__TEXTE FOURNI__.
Les États du Moi en analyse transactionnelle : comprendre les dynamiques internes

Pourquoi certaines conversations professionnelles dérapent-elles alors qu’elles étaient censées être constructives ? On pensait collaborer, et finalement, on s’agace, on se braque, on se ferme. Il y a ce décalage entre ce qui est dit… et ce qui se joue vraiment. Sous les mots échangés, des dynamiques plus profondes s’activent — souvent à notre insu.

C’est là que les États du Moi en analyse transactionnelle prennent tout leur sens. Ce modèle, utilisé lors de nos coaching individuel  ou en coaching équipe nous donne une lecture fine des interactions. Il aide à comprendre nos réflexes relationnels, à ajuster notre posture et, surtout, à fluidifier les échanges sans s’y perdre.

Pour les RH comme pour les managers, c’est un vrai levier pour désamorcer les tensions avant qu’elles ne s’installent. Ou pour en sortir quand elles sont déjà là.

Les États du Moi en analyse transactionnelle : fondements du modèle

Ce n’est pas un outil récent ni théorique. L’analyse transactionnelle est née dans les années 50 sous l’impulsion d’Eric Berne, psychiatre canadien qui voulait rendre la psychologie plus accessible et opérationnelle. Il part d’un constat simple : nous agissons tous selon trois registres internes — appelés États du Moi — qui influencent nos réactions au quotidien.

Et ces trois modes ne sont pas des cases figées. Ils s’activent selon le contexte, parfois même dans la même conversation.

1. Le modèle Parent – Adulte – Enfant : bases des États du Moi

Voici les trois grands pôles à connaître :

Le Parent

c’est notre héritage éducatif. Il reprend les règles, injonctions ou attitudes que nous avons intégrées (souvent sans filtre) pendant l’enfance.

  • Parent Nourricier : encourageant et protecteur. Un manager comme Philippe dira : « Je suis là pour vous aider » — ça rassure.
    • côté positif : il soutient.
    • côté négatif : il fait à la place des autres.
  • Parent Normatif : celui qui impose ou juge. Sophie pourrait dire : « Vous devez respecter les délais » — ton sec inclus.
    • côté positif : il fixe un cadre.
    • côté négatif : il culpabilise.

L’Adulte

lui, traite l’information ici et maintenant. Il pose des questions claires, prend des décisions sur la base de faits — sans émotion parasite.

  • Exemple typique : Marc dit calmement en réunion « Analysons ce qui a fonctionné sur cette campagne ».
    • côté positif : il garde la tête froide.
    • côté négatif : il peut paraître distant ou froid.

L’Enfant

incarne nos réactions émotionnelles précoces — mais aussi notre créativité et notre spontanéité.

__TÂCHE ASSIGNÉE 1__.
Restituez à l'identique les lignes des enregistrements comprises entre celle qui contient « How many categories » et celle qui contient « What is the difference between the FY », toutes deux incluses, en omettant les images.

__DONNÉES PRÉSENTÉES__.
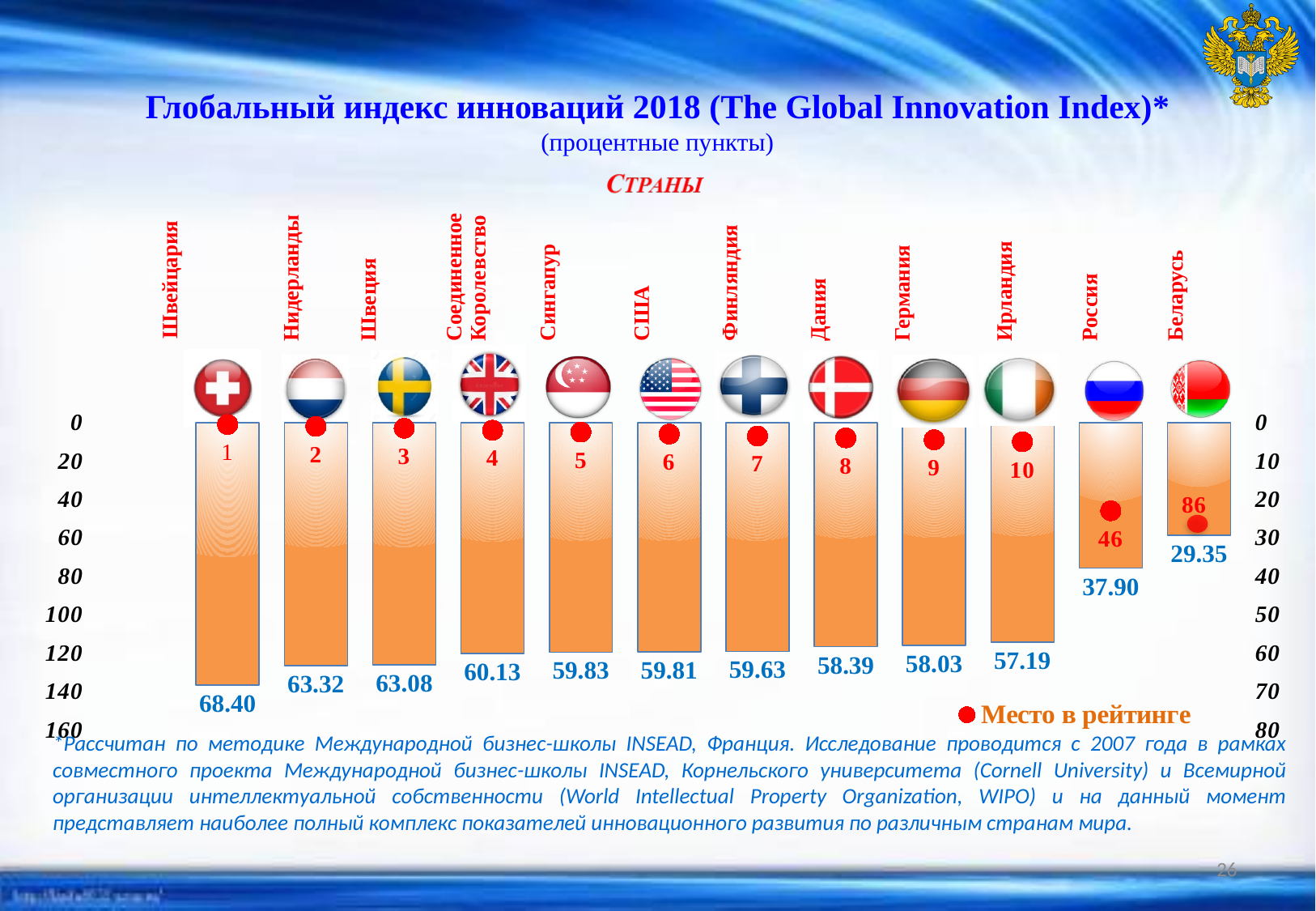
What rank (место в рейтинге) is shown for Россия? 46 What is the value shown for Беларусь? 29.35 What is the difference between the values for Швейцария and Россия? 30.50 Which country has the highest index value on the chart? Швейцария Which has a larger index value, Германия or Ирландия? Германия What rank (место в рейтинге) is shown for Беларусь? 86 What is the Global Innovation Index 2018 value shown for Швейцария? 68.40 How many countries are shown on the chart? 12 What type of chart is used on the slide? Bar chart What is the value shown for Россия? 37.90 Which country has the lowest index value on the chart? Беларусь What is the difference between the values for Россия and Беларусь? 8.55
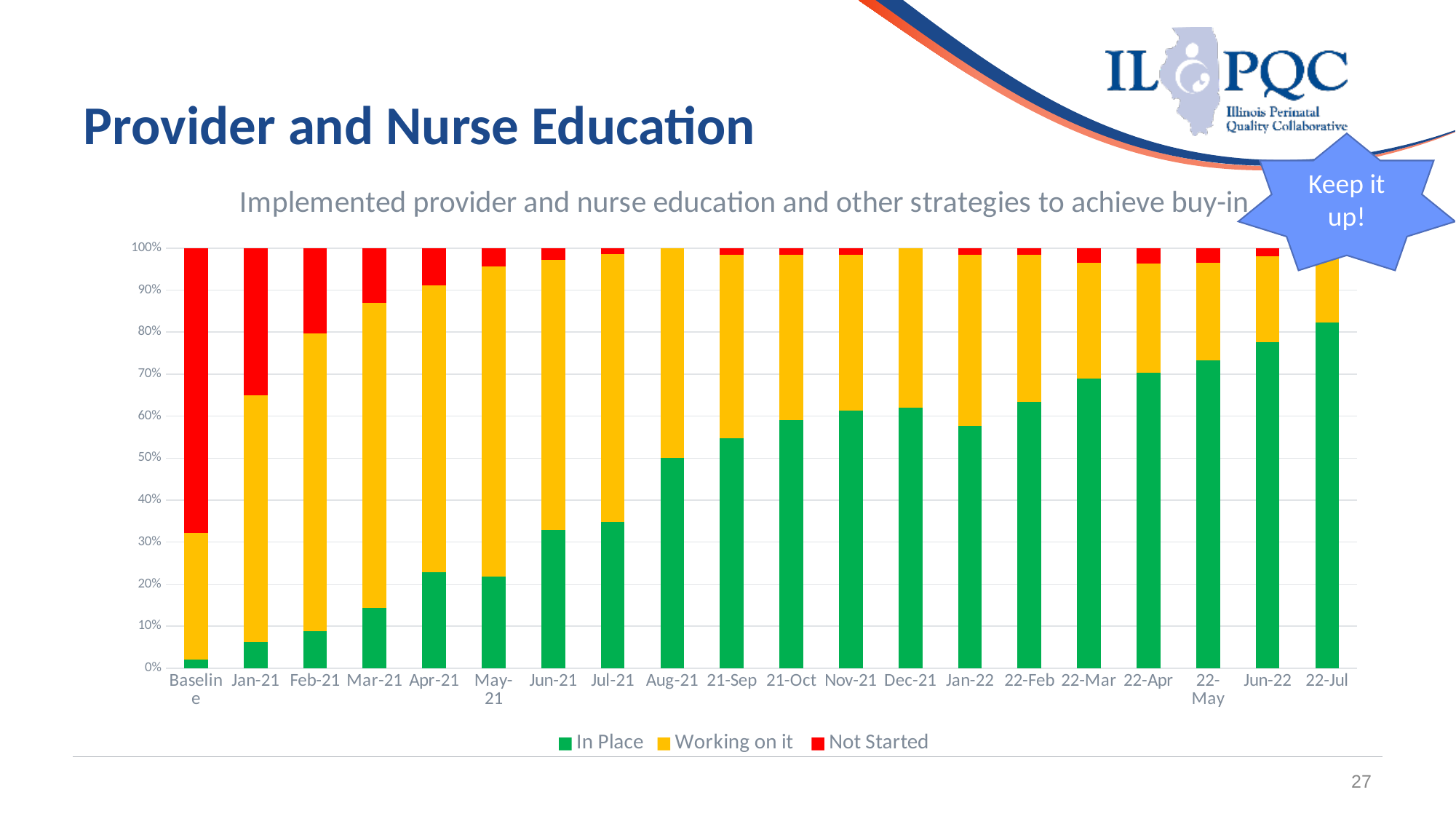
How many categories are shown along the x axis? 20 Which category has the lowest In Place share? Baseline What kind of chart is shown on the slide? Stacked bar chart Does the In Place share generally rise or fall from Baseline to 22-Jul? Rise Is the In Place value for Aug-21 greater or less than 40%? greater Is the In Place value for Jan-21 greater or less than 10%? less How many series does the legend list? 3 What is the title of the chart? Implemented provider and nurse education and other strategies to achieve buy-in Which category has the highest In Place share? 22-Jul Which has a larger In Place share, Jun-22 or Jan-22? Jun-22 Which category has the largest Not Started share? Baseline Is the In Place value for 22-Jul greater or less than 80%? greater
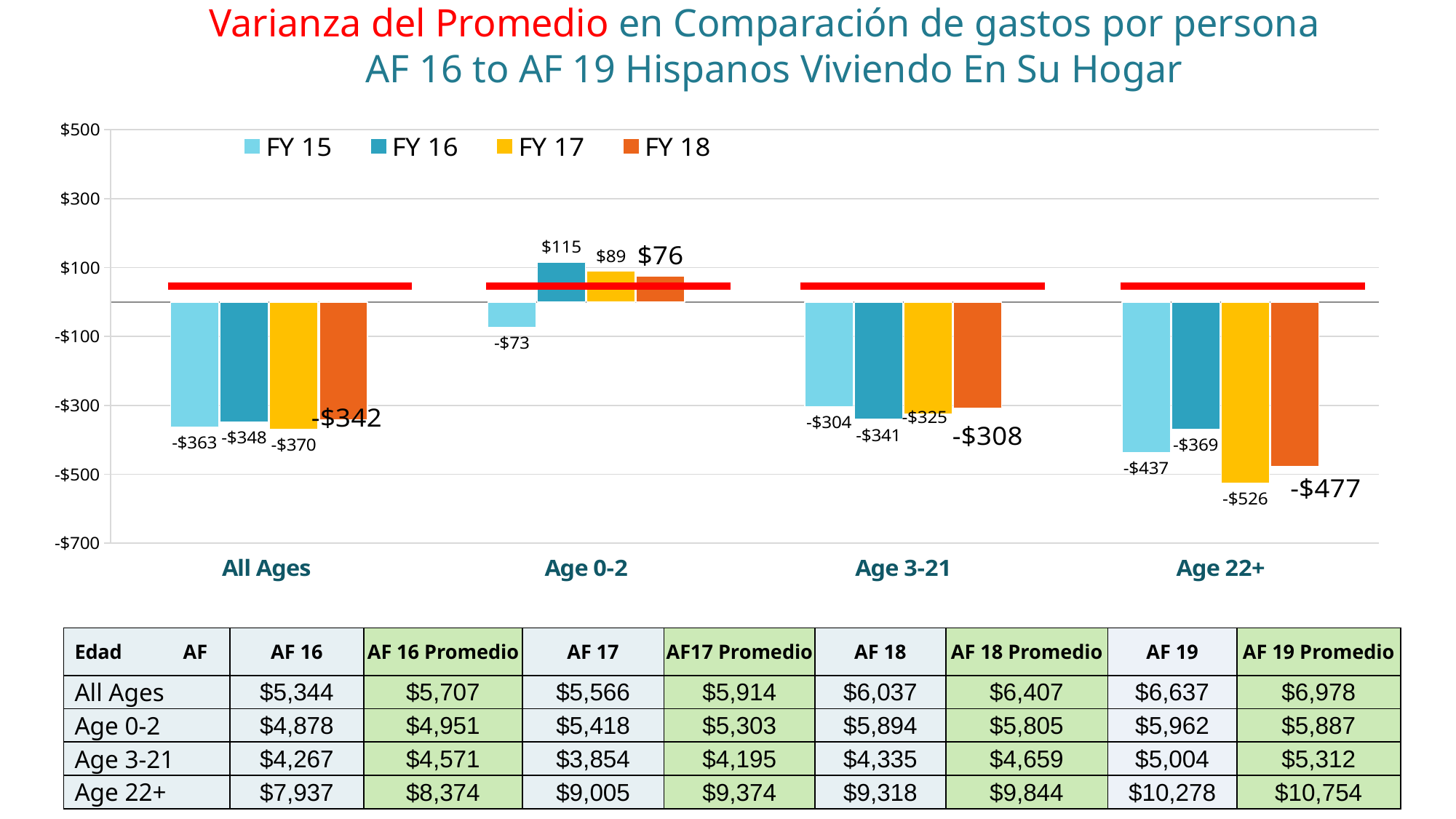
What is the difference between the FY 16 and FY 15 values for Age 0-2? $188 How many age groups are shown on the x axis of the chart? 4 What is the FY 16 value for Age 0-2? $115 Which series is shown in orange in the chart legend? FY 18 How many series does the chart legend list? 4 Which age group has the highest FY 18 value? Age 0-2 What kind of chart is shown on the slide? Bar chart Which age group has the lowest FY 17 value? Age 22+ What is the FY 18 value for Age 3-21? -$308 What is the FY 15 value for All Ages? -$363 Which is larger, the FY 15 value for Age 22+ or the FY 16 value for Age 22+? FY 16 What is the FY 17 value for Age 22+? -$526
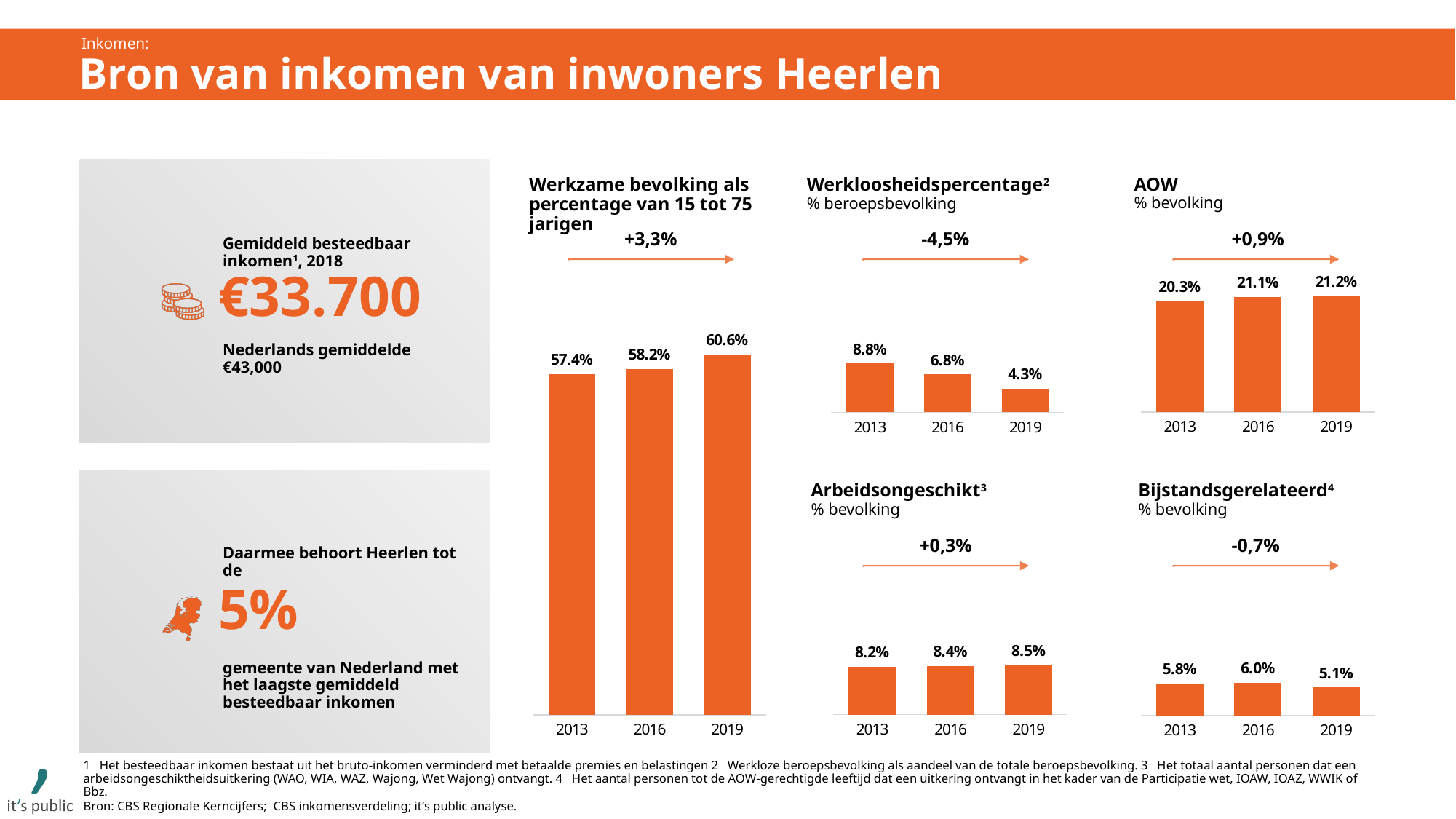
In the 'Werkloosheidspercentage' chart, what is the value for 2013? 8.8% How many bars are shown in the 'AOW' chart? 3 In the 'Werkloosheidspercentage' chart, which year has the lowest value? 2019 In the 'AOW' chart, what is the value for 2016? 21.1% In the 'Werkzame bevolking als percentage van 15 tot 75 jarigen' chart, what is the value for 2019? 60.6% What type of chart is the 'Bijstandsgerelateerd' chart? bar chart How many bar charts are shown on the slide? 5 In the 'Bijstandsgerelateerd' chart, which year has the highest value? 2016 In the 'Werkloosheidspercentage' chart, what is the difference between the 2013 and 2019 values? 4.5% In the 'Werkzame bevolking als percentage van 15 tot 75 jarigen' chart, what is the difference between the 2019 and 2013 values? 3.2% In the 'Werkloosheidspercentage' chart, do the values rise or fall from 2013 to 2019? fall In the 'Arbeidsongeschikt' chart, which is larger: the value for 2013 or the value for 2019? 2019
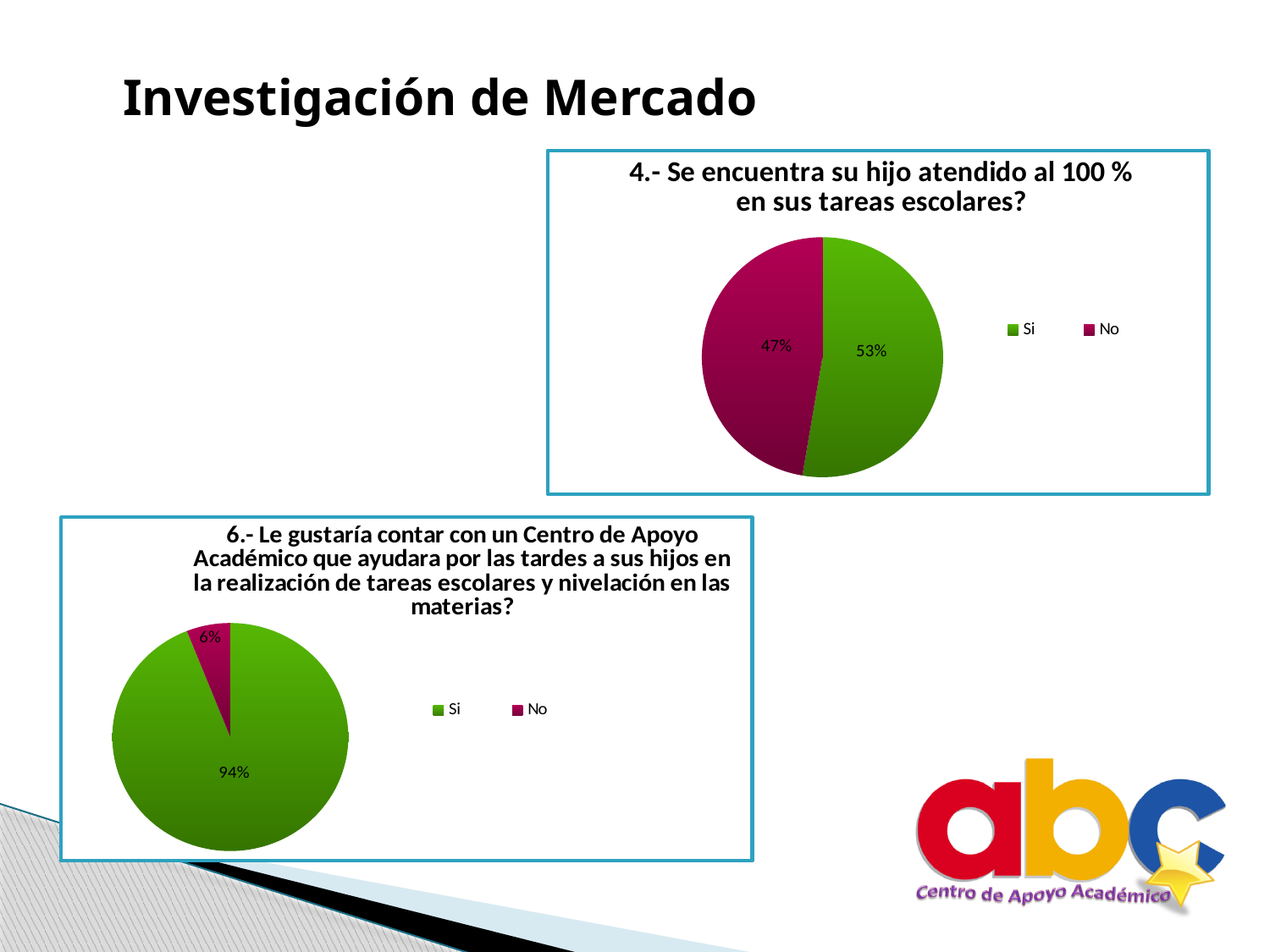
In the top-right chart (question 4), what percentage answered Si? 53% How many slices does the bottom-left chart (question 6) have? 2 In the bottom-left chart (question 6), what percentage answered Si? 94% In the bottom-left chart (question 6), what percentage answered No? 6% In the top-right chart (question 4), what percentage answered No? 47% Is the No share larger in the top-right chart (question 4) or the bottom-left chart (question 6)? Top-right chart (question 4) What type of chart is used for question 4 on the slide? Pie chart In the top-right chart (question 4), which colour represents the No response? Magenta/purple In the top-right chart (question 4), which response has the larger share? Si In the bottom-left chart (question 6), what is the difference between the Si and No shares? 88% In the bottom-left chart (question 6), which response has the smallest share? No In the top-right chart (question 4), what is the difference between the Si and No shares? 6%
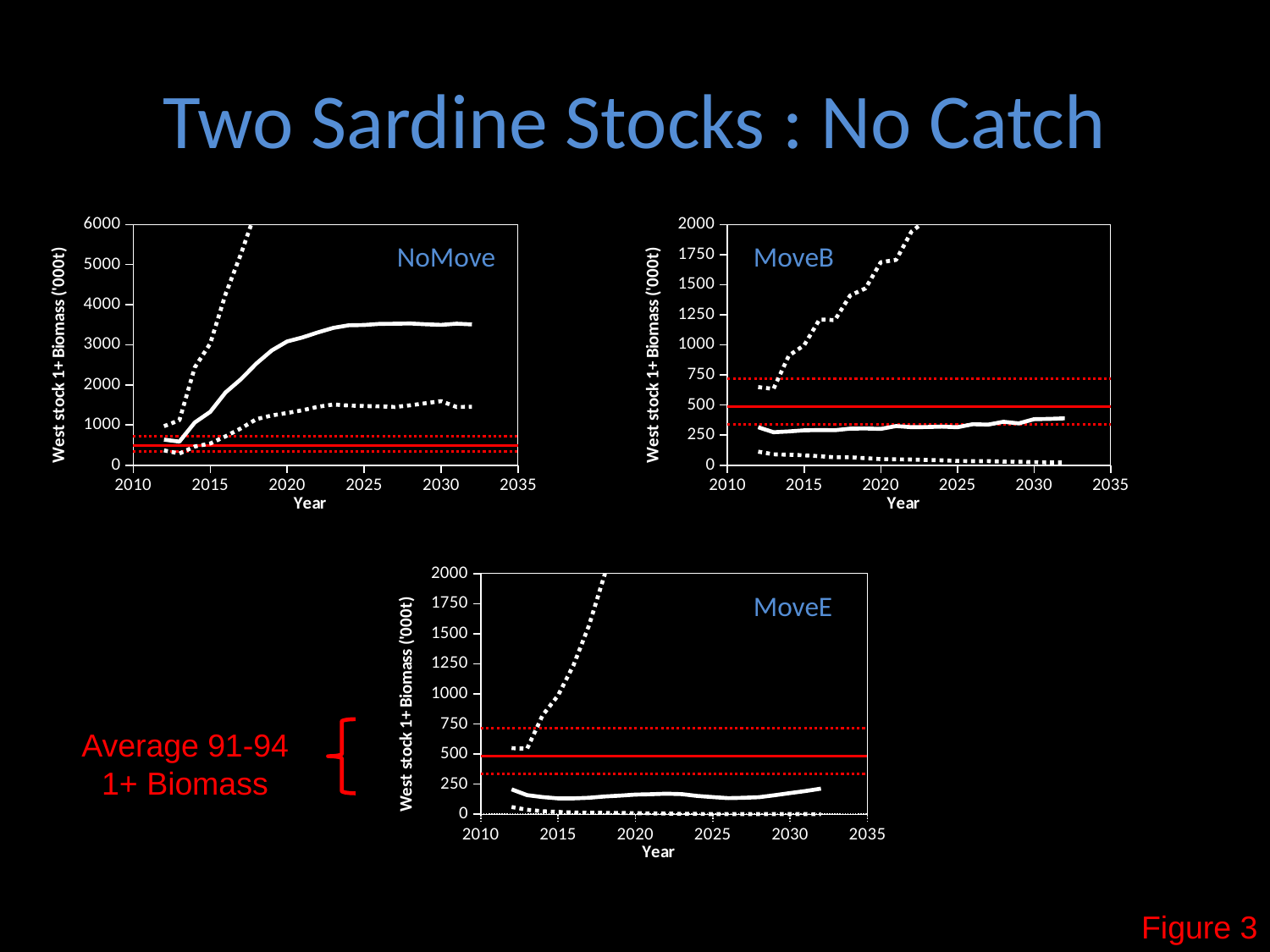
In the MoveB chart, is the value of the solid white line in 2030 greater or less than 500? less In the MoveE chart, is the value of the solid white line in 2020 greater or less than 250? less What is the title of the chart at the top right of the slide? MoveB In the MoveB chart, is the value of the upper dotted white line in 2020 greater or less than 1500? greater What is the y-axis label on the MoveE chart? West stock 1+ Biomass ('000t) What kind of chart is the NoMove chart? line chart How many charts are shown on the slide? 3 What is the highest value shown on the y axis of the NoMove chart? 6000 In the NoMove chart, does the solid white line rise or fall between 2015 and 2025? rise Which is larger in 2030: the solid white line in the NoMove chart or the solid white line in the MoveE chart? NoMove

__TÂCHE ASSIGNÉE 2__.
Retranscrivez fidèlement le passage du texte sur les États du Moi situé entre « Les États du Moi en analyse transactionnelle : fondements » et « filtre) pendant l’enfance. », inclus.

__SOLUTION RÉDIGÉE 1__.
How many categories are shown along the x axis? 20 Which category has the lowest In Place share? Baseline What kind of chart is shown on the slide? Stacked bar chart Does the In Place share generally rise or fall from Baseline to 22-Jul? Rise Is the In Place value for Aug-21 greater or less than 40%? greater Is the In Place value for Jan-21 greater or less than 10%? less How many series does the legend list? 3 What is the title of the chart? Implemented provider and nurse education and other strategies to achieve buy-in Which category has the highest In Place share? 22-Jul Which has a larger In Place share, Jun-22 or Jan-22? Jun-22 Which category has the largest Not Started share? Baseline Is the In Place value for 22-Jul greater or less than 80%? greater
What is the difference between the FY 16 and FY 15 values for Age 0-2? $188 How many age groups are shown on the x axis of the chart? 4 What is the FY 16 value for Age 0-2? $115 Which series is shown in orange in the chart legend? FY 18 How many series does the chart legend list? 4 Which age group has the highest FY 18 value? Age 0-2 What kind of chart is shown on the slide? Bar chart Which age group has the lowest FY 17 value? Age 22+ What is the FY 18 value for Age 3-21? -$308 What is the FY 15 value for All Ages? -$363 Which is larger, the FY 15 value for Age 22+ or the FY 16 value for Age 22+? FY 16 What is the FY 17 value for Age 22+? -$526

__SOLUTION RÉDIGÉE 2__.
Les États du Moi en analyse transactionnelle : fondements du modèle

Ce n’est pas un outil récent ni théorique. L’analyse transactionnelle est née dans les années 50 sous l’impulsion d’Eric Berne, psychiatre canadien qui voulait rendre la psychologie plus accessible et opérationnelle. Il part d’un constat simple : nous agissons tous selon trois registres internes — appelés États du Moi — qui influencent nos réactions au quotidien.

Et ces trois modes ne sont pas des cases figées. Ils s’activent selon le contexte, parfois même dans la même conversation.

1. Le modèle Parent – Adulte – Enfant : bases des États du Moi

Voici les trois grands pôles à connaître :

Le Parent

c’est notre héritage éducatif. Il reprend les règles, injonctions ou attitudes que nous avons intégrées (souvent sans filtre) pendant l’enfance.